First we introduce a latent variable $z$ with simple prior $p(z)$.
Sample $z\sim p(z)$ and pass to a Generator Network $x=G(z)$.
Then $x$ is a sample from the Generator distribution $p_G$ and we want $p_G=p_{data}$.
Train Generator Network G to convert $z$ into fake data $x$ sampled from $p_G$ by “fooling” the discriminator D.
Train discriminator D to classify the data as real or fake.
Jointly train G and D $\rightarrow$ make $p_G$ converge to $p_{data}$.
Training Objective of GAN
Jointly train G and D with a minimax game \(\min_G \max_D (E_{x\sim p_{data}}[\log D(x)]+E_{z\sim p(z)}[\log(1-D(G(z)))])\\ =\min_G \max_D V(G,D)\)
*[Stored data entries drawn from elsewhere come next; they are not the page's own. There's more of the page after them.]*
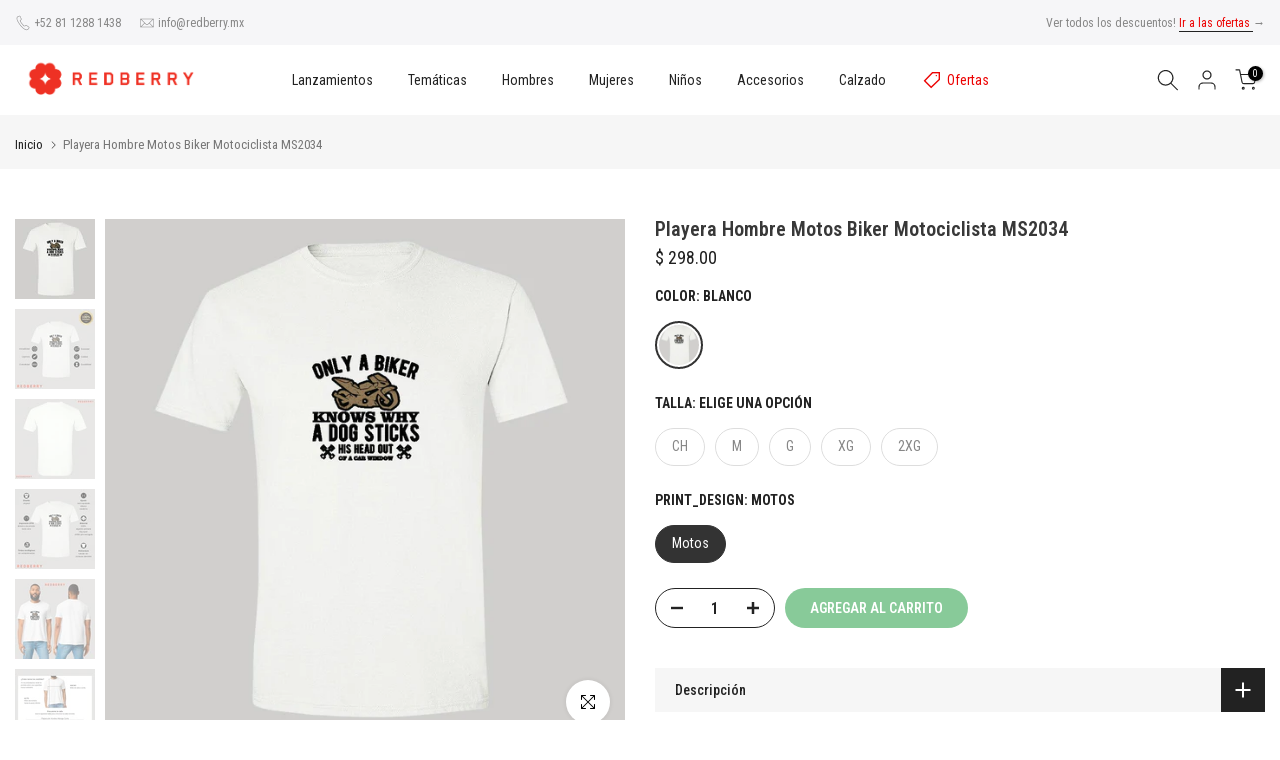

--- FILE ---
content_type: text/css
request_url: https://redberry.mx/cdn/shop/t/12/assets/colors.css?v=65736430607614295221750186137
body_size: -596
content:
/*! Code css #t4s_custom_color */ .bg_color_blanco {--t4s-bg-color: rgba(0,0,0,0);background-image: linear-gradient(127deg, rgba(255, 255, 255, 1) 11%, rgba(245, 245, 245, 1) 51%, rgba(225, 225, 225, 1) 81%)}.bg_color_negro {--t4s-bg-color: #000000;}.bg_color_azul {--t4s-bg-color: #0031ff;}.bg_color_amarillo {--t4s-bg-color: #fff000;}.bg_color_rosa {--t4s-bg-color: #ff89f2;}.bg_color_verde {--t4s-bg-color: #0b9e14;}.bg_color_gris {--t4s-bg-color: #a1a1a1;}.bg_color_naranja {--t4s-bg-color: #ffa000;}.bg_color_rojo {--t4s-bg-color: #ff0000;}

--- FILE ---
content_type: image/svg+xml
request_url: https://cdn.shopify.com/s/files/1/0275/1234/0540/files/logo-redberry.svg?v=1699571595
body_size: 61575
content:
<?xml version="1.0" encoding="UTF-8"?>
<svg id="Capa_2" data-name="Capa 2" xmlns="http://www.w3.org/2000/svg" xmlns:xlink="http://www.w3.org/1999/xlink" viewBox="0 0 1500 350">
  <g id="Capa_1-2" data-name="Capa 1">
    <image width="1500" height="350" xlink:href="[data-uri]"/>
  </g>
</svg>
The 1st term: Discriminator wants $D(x)=1$ for real data.
The 2nd term: Discriminator wants $D(x)=0$ for fake data while Generator wants $D(x)=1$ for fake data(i.e., G is trying to compete with D by imitating $p_{data}$).
Use alternating gradient updates to train G and D:
For timestep $t$:
Update $D$ \(D=D+\alpha_D\frac{\partial V}{\partial D}\\\)
Update $G$ \(G = G - \alpha_G \frac{\partial V}{\partial G}\)
Problem: At start, Generator is very bad and D can easily tell apart real/fake, so $D(G(z))$ is close to 0, causing vanishing gradients for G.
Solution: Instead of training minimize $\log (1-D(G(z)))$, train G to maximize $-\log(D(G(z)))$. Then G gets strong gradients at start of training.